-- What is needed --
Every line from the one with "What is the gap" through the final line must be written out exactly, and no other line; omit the pictures.

-- Provided records --
= = = = =

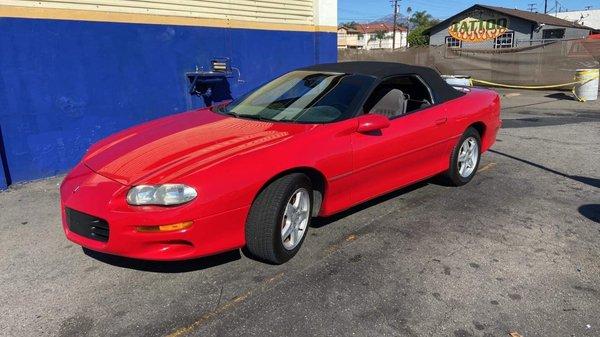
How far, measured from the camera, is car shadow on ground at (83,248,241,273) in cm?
340

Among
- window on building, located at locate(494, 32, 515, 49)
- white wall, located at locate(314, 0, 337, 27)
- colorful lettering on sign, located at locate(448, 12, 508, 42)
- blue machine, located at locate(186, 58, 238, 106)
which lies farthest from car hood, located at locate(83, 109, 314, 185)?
colorful lettering on sign, located at locate(448, 12, 508, 42)

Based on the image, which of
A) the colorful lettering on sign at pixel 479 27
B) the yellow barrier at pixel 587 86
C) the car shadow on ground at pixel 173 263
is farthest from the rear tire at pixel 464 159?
the colorful lettering on sign at pixel 479 27

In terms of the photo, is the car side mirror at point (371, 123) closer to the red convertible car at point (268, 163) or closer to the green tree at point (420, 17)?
the red convertible car at point (268, 163)

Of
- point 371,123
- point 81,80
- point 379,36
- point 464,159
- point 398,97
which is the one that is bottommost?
point 464,159

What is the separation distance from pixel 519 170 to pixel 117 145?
4690 millimetres

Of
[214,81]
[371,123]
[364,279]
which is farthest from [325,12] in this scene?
[364,279]

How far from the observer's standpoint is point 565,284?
10.3 feet

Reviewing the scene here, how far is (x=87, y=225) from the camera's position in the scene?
3.08 m

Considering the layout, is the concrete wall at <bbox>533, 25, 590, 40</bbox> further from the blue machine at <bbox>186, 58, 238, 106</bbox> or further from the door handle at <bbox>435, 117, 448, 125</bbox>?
the door handle at <bbox>435, 117, 448, 125</bbox>

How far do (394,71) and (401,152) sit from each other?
33.3 inches

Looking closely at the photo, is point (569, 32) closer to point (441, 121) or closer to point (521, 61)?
point (521, 61)

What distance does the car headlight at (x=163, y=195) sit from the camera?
114 inches

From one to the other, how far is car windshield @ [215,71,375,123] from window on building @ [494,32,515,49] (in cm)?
3483

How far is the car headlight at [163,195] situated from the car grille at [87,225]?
0.27 metres
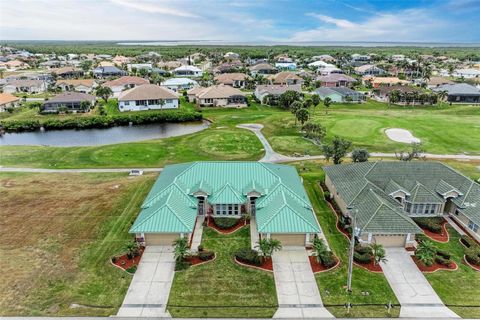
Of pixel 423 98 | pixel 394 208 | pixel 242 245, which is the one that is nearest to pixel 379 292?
pixel 394 208

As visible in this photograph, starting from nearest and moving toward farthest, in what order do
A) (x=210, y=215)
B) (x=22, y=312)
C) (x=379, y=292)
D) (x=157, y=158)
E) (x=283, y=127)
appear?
(x=22, y=312) → (x=379, y=292) → (x=210, y=215) → (x=157, y=158) → (x=283, y=127)

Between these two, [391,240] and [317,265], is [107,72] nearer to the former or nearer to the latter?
[317,265]

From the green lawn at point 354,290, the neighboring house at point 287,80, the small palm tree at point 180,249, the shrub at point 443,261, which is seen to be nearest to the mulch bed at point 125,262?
the small palm tree at point 180,249

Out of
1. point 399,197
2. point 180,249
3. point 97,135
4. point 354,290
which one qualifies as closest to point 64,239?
point 180,249

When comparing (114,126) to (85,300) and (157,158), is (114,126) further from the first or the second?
(85,300)

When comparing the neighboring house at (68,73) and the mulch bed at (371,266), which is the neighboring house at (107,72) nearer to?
the neighboring house at (68,73)

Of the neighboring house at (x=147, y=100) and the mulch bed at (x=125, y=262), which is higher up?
the neighboring house at (x=147, y=100)

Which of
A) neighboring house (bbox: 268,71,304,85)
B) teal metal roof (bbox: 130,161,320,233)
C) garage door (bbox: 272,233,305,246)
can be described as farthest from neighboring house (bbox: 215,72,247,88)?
garage door (bbox: 272,233,305,246)

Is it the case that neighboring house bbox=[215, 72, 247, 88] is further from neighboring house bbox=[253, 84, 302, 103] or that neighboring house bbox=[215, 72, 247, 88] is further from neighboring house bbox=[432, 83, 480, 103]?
neighboring house bbox=[432, 83, 480, 103]
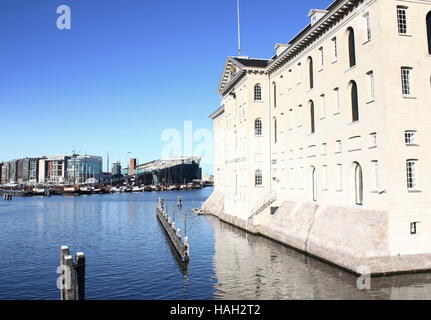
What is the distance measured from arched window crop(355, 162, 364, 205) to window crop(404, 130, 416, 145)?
13.5ft

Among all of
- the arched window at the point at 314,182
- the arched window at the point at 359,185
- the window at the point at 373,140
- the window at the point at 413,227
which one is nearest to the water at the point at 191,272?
the window at the point at 413,227

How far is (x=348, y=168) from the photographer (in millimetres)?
28969

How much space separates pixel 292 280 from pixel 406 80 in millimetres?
15630

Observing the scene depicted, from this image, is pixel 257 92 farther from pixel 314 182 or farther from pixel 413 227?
pixel 413 227

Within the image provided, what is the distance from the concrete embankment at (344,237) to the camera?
910 inches

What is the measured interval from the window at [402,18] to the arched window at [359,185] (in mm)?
9960

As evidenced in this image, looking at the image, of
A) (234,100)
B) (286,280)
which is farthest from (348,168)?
(234,100)

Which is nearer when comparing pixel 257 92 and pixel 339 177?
pixel 339 177

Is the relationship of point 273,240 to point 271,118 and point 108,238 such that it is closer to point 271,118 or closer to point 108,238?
point 271,118

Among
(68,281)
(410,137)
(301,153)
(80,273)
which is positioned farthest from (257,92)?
(68,281)

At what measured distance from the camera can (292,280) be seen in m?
23.9

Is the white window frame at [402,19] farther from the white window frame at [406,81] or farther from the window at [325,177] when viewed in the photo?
the window at [325,177]

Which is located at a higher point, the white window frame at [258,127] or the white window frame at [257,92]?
the white window frame at [257,92]
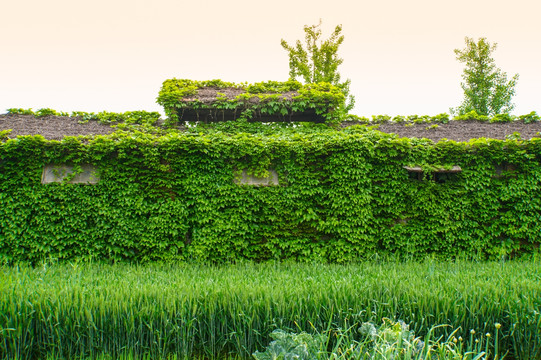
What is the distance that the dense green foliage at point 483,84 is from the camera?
2239cm

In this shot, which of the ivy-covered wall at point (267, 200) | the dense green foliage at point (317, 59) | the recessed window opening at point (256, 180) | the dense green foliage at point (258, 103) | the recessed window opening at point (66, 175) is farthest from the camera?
the dense green foliage at point (317, 59)

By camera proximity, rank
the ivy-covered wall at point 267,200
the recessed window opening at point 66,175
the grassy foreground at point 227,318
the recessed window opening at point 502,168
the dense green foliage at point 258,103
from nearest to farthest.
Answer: the grassy foreground at point 227,318, the ivy-covered wall at point 267,200, the recessed window opening at point 66,175, the recessed window opening at point 502,168, the dense green foliage at point 258,103

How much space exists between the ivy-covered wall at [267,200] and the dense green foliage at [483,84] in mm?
17421

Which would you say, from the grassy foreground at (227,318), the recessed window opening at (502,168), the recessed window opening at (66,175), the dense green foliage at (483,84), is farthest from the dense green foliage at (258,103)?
the dense green foliage at (483,84)

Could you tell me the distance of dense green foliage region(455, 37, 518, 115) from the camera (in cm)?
2239

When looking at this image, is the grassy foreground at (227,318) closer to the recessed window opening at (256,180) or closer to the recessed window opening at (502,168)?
the recessed window opening at (256,180)

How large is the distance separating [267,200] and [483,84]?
2231cm

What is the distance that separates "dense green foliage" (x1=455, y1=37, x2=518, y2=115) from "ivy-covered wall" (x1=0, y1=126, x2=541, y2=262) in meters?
17.4

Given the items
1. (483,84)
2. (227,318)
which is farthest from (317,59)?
(227,318)

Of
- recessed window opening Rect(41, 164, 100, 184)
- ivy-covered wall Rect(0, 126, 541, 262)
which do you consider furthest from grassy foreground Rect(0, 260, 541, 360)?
recessed window opening Rect(41, 164, 100, 184)

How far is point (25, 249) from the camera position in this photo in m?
7.14

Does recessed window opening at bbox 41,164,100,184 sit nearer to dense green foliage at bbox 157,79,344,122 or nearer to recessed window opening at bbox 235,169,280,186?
recessed window opening at bbox 235,169,280,186

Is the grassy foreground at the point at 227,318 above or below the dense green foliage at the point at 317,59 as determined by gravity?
below

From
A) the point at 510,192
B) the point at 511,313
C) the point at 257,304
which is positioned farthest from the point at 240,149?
the point at 510,192
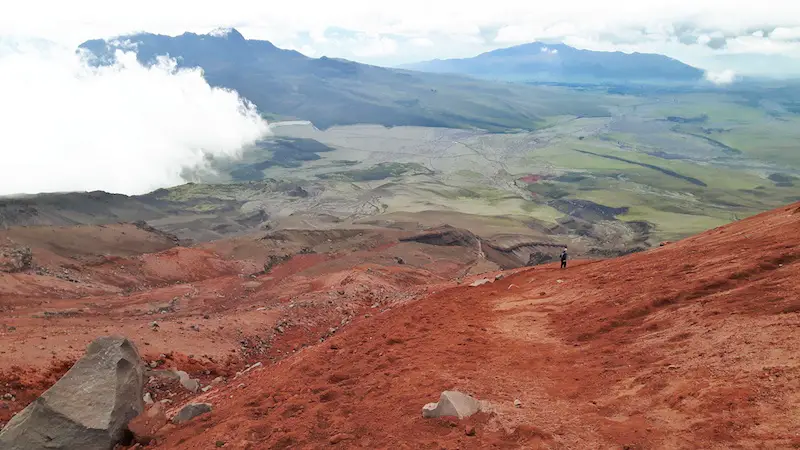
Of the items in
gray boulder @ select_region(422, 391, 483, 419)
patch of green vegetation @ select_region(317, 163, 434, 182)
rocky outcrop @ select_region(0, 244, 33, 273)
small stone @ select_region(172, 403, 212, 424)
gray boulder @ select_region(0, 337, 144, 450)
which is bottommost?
patch of green vegetation @ select_region(317, 163, 434, 182)

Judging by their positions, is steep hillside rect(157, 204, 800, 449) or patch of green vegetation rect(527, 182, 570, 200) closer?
steep hillside rect(157, 204, 800, 449)

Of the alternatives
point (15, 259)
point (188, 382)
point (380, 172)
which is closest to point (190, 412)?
point (188, 382)

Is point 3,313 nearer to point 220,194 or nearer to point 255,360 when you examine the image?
point 255,360

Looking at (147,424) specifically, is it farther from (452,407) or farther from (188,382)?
(452,407)

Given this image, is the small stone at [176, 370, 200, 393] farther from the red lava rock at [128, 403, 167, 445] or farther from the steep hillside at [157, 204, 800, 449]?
the red lava rock at [128, 403, 167, 445]

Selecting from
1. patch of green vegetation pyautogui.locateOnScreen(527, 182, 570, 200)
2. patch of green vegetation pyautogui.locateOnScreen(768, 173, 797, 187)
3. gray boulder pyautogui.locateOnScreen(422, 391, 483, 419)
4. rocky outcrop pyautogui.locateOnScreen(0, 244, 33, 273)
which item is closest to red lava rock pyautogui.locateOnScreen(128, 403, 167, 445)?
gray boulder pyautogui.locateOnScreen(422, 391, 483, 419)

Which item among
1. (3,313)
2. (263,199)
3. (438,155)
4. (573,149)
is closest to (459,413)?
(3,313)
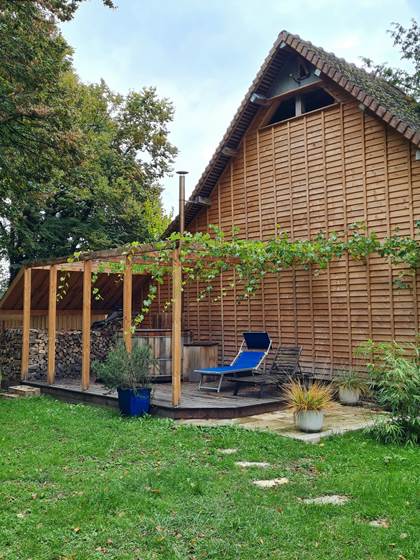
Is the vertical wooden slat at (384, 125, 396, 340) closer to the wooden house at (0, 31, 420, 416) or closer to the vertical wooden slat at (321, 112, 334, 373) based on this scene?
the wooden house at (0, 31, 420, 416)

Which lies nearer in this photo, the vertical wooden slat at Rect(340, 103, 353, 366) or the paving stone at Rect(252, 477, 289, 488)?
the paving stone at Rect(252, 477, 289, 488)

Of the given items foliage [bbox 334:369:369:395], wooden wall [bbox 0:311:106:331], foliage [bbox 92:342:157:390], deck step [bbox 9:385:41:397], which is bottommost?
deck step [bbox 9:385:41:397]

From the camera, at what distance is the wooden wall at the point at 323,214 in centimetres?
912

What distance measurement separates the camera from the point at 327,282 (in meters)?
10.1

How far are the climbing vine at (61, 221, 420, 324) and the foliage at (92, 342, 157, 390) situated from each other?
58 centimetres

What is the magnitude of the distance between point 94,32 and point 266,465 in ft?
34.0

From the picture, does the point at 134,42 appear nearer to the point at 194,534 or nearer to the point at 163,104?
the point at 163,104

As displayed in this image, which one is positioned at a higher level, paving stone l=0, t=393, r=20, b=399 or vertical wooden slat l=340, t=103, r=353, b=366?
vertical wooden slat l=340, t=103, r=353, b=366

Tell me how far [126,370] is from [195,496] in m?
3.60

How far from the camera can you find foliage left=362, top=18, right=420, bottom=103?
57.8 feet

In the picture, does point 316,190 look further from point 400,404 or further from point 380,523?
point 380,523

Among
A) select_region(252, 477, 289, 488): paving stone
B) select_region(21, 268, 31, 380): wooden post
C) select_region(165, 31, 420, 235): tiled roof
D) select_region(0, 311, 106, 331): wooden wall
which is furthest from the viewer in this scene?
select_region(0, 311, 106, 331): wooden wall

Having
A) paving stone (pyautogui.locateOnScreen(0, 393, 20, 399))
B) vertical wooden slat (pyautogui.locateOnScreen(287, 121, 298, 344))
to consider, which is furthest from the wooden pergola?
vertical wooden slat (pyautogui.locateOnScreen(287, 121, 298, 344))

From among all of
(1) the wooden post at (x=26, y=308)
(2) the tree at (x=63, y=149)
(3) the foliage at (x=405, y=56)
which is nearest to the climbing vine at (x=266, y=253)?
(1) the wooden post at (x=26, y=308)
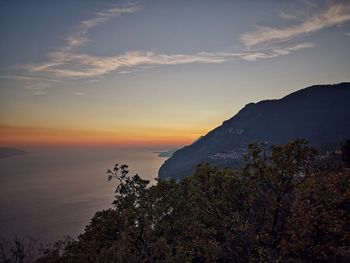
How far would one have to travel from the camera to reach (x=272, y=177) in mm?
20891

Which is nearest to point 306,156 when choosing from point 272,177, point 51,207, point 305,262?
point 272,177

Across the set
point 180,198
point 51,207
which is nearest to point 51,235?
point 51,207

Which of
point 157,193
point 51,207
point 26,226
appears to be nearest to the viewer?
point 157,193

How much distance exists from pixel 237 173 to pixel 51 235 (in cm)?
12011

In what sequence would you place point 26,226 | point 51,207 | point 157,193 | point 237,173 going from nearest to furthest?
point 237,173 < point 157,193 < point 26,226 < point 51,207

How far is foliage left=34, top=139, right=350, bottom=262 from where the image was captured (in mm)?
19859

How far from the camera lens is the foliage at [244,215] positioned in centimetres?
1986

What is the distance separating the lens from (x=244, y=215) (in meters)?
24.4

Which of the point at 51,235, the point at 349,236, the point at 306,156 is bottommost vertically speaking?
the point at 51,235

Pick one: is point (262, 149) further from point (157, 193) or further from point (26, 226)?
point (26, 226)

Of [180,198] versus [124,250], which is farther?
[180,198]

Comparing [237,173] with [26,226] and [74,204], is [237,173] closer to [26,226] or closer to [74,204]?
[26,226]

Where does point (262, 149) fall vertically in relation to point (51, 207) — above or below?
above

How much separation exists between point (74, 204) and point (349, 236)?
18285 cm
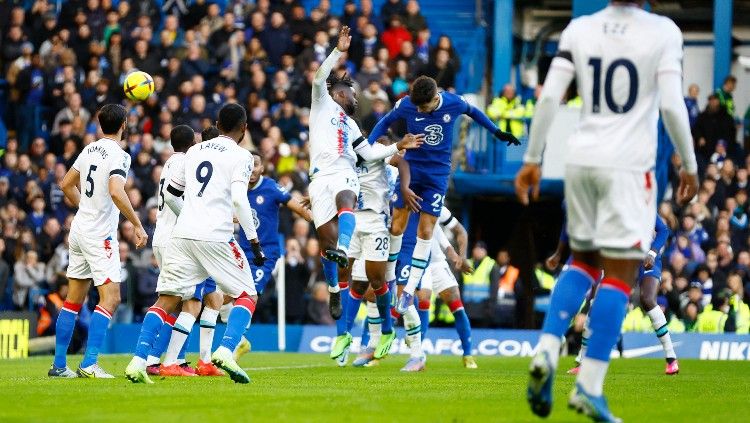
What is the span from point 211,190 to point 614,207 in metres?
4.39

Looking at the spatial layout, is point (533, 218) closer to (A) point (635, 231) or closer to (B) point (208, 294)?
(B) point (208, 294)

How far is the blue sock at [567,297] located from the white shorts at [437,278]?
880 centimetres

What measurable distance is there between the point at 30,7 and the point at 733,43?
1624 centimetres

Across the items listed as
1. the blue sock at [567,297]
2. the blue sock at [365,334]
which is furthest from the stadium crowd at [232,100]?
the blue sock at [567,297]

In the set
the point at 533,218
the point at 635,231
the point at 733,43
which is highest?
the point at 733,43

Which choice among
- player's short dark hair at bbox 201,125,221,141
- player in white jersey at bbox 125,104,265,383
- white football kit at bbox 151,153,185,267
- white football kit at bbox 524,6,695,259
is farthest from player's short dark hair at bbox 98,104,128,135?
white football kit at bbox 524,6,695,259

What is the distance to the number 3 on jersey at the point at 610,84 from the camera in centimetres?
825

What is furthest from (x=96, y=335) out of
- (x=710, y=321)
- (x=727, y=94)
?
(x=727, y=94)

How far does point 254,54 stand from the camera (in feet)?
96.7

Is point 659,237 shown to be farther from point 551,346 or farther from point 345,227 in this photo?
point 551,346

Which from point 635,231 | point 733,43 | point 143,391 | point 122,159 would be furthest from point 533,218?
point 635,231

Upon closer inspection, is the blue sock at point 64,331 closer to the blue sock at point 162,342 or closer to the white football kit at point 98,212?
the white football kit at point 98,212

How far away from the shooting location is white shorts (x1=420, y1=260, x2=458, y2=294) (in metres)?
17.3

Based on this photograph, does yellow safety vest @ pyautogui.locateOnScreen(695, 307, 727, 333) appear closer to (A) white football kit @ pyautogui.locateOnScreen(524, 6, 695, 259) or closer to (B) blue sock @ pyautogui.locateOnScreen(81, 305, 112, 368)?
(B) blue sock @ pyautogui.locateOnScreen(81, 305, 112, 368)
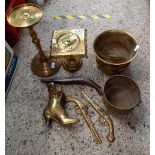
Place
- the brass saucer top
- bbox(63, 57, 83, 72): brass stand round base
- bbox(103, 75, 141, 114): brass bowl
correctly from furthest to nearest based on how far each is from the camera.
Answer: bbox(63, 57, 83, 72): brass stand round base
bbox(103, 75, 141, 114): brass bowl
the brass saucer top

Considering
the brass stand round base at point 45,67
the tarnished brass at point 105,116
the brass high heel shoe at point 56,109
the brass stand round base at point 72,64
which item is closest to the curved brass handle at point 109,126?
the tarnished brass at point 105,116

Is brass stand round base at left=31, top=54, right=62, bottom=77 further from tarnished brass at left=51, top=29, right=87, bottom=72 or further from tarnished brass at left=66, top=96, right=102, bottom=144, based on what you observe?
tarnished brass at left=66, top=96, right=102, bottom=144

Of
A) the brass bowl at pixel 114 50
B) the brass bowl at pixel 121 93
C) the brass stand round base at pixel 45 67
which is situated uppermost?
the brass bowl at pixel 114 50

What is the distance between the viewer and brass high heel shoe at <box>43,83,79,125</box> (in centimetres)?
197

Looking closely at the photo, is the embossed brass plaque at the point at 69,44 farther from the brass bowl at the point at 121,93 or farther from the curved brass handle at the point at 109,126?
the curved brass handle at the point at 109,126

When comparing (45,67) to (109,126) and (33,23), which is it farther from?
(109,126)

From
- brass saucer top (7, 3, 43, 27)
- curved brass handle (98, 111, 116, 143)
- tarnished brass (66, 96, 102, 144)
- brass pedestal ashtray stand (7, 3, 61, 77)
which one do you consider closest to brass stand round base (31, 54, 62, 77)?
brass pedestal ashtray stand (7, 3, 61, 77)

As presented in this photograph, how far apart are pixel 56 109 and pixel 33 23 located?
0.75 m

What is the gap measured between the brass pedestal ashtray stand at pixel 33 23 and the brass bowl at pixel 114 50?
1.57ft

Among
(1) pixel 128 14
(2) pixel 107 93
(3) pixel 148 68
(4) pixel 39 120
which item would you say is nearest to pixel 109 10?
(1) pixel 128 14

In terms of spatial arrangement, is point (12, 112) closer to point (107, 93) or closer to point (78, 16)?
point (107, 93)

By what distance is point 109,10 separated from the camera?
2848 millimetres

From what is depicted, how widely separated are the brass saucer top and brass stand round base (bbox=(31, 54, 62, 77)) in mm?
542

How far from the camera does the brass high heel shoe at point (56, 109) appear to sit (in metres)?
1.97
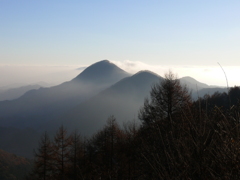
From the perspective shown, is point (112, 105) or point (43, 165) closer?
point (43, 165)

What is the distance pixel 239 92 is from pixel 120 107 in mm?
87854

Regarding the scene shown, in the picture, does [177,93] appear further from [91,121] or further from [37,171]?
[91,121]

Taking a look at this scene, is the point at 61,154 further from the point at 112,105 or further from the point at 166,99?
the point at 112,105

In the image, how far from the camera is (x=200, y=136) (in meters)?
4.07

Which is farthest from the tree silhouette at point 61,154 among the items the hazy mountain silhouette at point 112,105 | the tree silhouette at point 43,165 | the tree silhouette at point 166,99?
the hazy mountain silhouette at point 112,105

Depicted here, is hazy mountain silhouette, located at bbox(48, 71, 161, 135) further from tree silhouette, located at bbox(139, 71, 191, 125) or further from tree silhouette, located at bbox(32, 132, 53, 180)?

= = = = =

-- Task answer --
What is the gap measured between the brass pedestal ashtray stand at pixel 33 23 and the brass bowl at pixel 114 50?
1.57ft

Among
(1) pixel 128 14
(2) pixel 107 93
(3) pixel 148 68
(4) pixel 39 120
which item would you say is nearest to pixel 109 10?
(1) pixel 128 14

In terms of spatial arrangement, is point (12, 112) closer to point (107, 93) or closer to point (78, 16)?
point (107, 93)

By what distance is point 109,10 separated from the camera?
2848 millimetres

From what is depicted, how widely separated are the brass saucer top and brass stand round base (bbox=(31, 54, 62, 77)) in mm?
542

How far from the camera does the brass high heel shoe at point (56, 109) appear to sit (in metres)?
1.97
From the perspective shown, is point (112, 105) or point (43, 165) closer?
point (43, 165)

What is the distance pixel 239 92 is from pixel 120 107 in mm?
87854

Regarding the scene shown, in the picture, does [177,93] appear further from [91,121] or further from [37,171]?
[91,121]

Taking a look at this scene, is the point at 61,154 further from the point at 112,105 or further from the point at 166,99?
the point at 112,105

In the image, how far from the camera is (x=200, y=136) (in meters)?
4.07

Which is farthest from the tree silhouette at point 61,154 among the items the hazy mountain silhouette at point 112,105 | the tree silhouette at point 43,165 | the tree silhouette at point 166,99?
the hazy mountain silhouette at point 112,105

Depicted here, is hazy mountain silhouette, located at bbox(48, 71, 161, 135) further from tree silhouette, located at bbox(139, 71, 191, 125) or further from tree silhouette, located at bbox(32, 132, 53, 180)?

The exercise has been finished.